Examination of larvae and post larvae

Examination of larvae and post larvae

Examine the specimen under dissecting microscope. Look for activity, gut contents, faecal strands, surface fouling, deformities, broken and missing appendages etc. for larvae and postlarvae. Select abnormal animals and transfer with a pipette to a glass slide and observe. Examine under low magnification objectives first, then with sub stage condenser set at reduced light for:
  •  surface fouling of appendages and cuticle for filamentous bacteria and protozoans,particularly stalled  
  • oral region for bacterial "plaques" (presumptive for Vibrio spp.).
  • larval mycosis - diagnosed by demonstration of hyphae, discharge tube, and motile zoospores.
  • muscle atrophy in abdomen, especially in 6th abdominal segment (muscle should fill half of space available).
  • hepatopancreas atrophy, vacuolisation, lipid droplets and BP inclusion bodies.
  • "bolitias blancas" (white balls) - sloughed hepatopancreas or midgut epithelial cells which gives a presumptive diagnosis of vibriosis.
  • "bolitias negras" (black balls) – poorly digested algae which indicates poor algae quality or possible vibriosis.
  • gregarine trophozoites in hepatopancreas or midgut cuticular deformities: bent or broken setae or spines
  • melanized appendages tips or foci.
  • Motile rod-shaped bacteria in hemocoel: vibriosis in most cases.

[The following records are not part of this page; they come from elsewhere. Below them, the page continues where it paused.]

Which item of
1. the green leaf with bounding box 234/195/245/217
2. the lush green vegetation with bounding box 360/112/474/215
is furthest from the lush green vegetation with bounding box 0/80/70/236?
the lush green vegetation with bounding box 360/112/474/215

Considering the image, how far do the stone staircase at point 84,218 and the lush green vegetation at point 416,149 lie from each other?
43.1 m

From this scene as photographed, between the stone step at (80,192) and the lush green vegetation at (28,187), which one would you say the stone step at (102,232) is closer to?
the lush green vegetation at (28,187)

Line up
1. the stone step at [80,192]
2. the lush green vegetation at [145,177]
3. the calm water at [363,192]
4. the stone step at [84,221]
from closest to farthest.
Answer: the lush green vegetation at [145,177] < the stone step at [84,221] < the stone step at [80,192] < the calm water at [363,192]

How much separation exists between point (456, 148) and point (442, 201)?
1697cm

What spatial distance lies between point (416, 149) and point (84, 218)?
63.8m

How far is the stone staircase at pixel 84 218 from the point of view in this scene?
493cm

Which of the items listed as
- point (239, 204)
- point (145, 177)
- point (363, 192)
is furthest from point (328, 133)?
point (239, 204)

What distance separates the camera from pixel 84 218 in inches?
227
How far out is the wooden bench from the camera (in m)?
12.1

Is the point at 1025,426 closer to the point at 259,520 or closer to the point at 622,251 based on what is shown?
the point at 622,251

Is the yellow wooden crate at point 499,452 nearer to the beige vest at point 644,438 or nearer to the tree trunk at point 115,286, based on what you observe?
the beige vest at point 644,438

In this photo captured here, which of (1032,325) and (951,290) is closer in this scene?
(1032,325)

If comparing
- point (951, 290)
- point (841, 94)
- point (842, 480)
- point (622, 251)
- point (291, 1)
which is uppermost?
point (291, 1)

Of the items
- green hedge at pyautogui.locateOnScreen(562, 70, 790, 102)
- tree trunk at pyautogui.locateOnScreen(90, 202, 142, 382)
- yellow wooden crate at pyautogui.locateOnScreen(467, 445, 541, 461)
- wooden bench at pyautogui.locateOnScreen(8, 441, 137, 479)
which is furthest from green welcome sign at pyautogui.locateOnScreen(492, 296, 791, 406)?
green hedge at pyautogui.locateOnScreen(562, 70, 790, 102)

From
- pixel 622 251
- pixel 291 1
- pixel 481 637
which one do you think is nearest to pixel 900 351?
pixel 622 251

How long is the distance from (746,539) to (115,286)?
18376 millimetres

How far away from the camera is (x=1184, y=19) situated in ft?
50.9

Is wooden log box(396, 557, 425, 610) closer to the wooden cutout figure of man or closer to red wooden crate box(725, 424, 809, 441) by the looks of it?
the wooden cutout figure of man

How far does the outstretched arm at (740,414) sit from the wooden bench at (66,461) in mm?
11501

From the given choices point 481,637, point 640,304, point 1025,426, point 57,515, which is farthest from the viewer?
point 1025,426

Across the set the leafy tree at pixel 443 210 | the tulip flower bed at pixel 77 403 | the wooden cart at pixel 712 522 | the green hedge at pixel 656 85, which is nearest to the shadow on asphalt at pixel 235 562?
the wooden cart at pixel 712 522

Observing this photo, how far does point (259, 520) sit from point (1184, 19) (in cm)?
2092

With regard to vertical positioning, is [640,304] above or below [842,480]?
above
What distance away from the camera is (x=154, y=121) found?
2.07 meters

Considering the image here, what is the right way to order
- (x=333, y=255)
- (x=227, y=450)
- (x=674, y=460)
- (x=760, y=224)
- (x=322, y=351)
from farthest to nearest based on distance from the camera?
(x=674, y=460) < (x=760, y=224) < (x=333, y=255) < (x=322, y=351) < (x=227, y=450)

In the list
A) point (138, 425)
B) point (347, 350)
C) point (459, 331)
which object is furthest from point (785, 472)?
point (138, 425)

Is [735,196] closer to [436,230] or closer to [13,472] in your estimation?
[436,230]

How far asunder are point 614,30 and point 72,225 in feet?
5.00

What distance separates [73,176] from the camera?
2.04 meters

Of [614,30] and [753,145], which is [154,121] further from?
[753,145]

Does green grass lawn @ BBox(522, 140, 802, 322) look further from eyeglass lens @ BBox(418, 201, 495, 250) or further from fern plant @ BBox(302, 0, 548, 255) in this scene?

Direct examination of the shrimp tissue for BP, MBV or BMN

Dissect out hepatopancreas using fine pointed dissecting needles and:

  • place hepatopancreas in a drop of clean seawater or saline on slide.
  • add small drop of 0.01% malachite green.
  • squash with coverslip, and examine over next 5 min for baculovirus occlusion bodies and / or hypertrophied hepatopancreas cell nuclei. BP and MBV occlusion bodies take up green stain rapidly compared to other cellular materials. MBV infection is characterised by single or multiple spherical occlusion bodies, which are intranuclear, and range in diameter from 0.1 to 20 μ. BP infection on the other hand is demonstrated by single tetrahedral occlusion bodies. BMN infection is identified by the presence of hypertrophied nuclei with single eosinophilic inclusion body that fills the nucleus.